Any advice how these attacks can be countered?
Good products and earnings reports
And exceeding "projected number" of delivered Units that have been published (actually those are estimates), not real numbers.
If numbers produced each quarter exceed previous quarter, the winning (performance) track record becomes evident to more folks.
As various things are sorted out and efficiencies are realized, more product is built in less time.
Less waiting time for product gets more cars on the road.
More people see them, gain interest, are given test rides, and drives.
And the Cycle continues to grow.
I Love that the car is continuing to evolve to the next level with features (specifically for EU market).
Specifically, THOSE newer features will trickle into the US market, and what was once a whisper becomes a mature voice worth listening too.
And even that might not be enough. I am quite a newbie when it comes to trading stocks, I just started. I thought i can outsmart the "sheep" as i follow Tesla and Nokia closely and i know a lot about the companies and the products.
So NOK announced their Q2 results yesterday. They sold 4 million Lumia smartphones in Q4, 5.4m in Q1, and projected 7m for Q2. However they managed to over perform and sell 7.4m instead. On top of that they made 3x the non-IFRS profit they expected and IFRS loss is 1/7 of what it was a year ago. Great, stock should go up, right? Well guess what? "Analysts" have been expecting 8m units sold so they started beating down the stock saying "it did not meet analyst expectations". Then, magically, by the end of the day it regained all of its loss.
Now, i am not a conspiracy theorist, but when all smartphone sales data throughout the quarter from Samsung to Apple shows a decline in growth (not sales!) vs what those companies expected, why would analyst expect more Lumia sales than the company itself??? My guess is, someone made a lot of money on setting Nokia up to fail even if they over deliver.

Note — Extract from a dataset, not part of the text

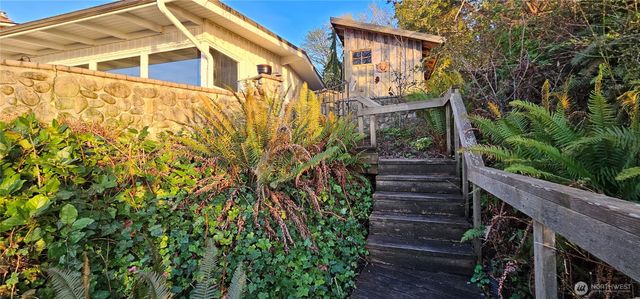 303 Arrowhead Point Lane, Camano Island, WA 98282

Than the also bought all the stocks at lower prices the same day.
I see a similar trend with Tesla. Analysts and investment companies with analysts playing their own little games, sending the stock down for a day or two, shorting it then buying in cheap. In both cases, for both companies, the stock movements are completely unrelated to actual performance.
The best strategy here is a strict buy and hold strategy, keeping your costs low and avoiding frequent taxing of your profits. Except for the extremely narrow case where Tesla would be prevented from raising capital due to unfounded rumors, short-term fluctuations or even outright stock price manipulation will at worst have no effect and at best allow you to buy more stock at depresed prices.
Don't worry about it and carry on as usual. As Tesla grows, the stock price will eventually converge on whatever the correct market value happens to be.
Agree. I used the fantastic opportunities in the past days to add to my portfolio.
Those of us using tax-deferred funds for investing can profit from the manipulations even as we maintain generally long positions.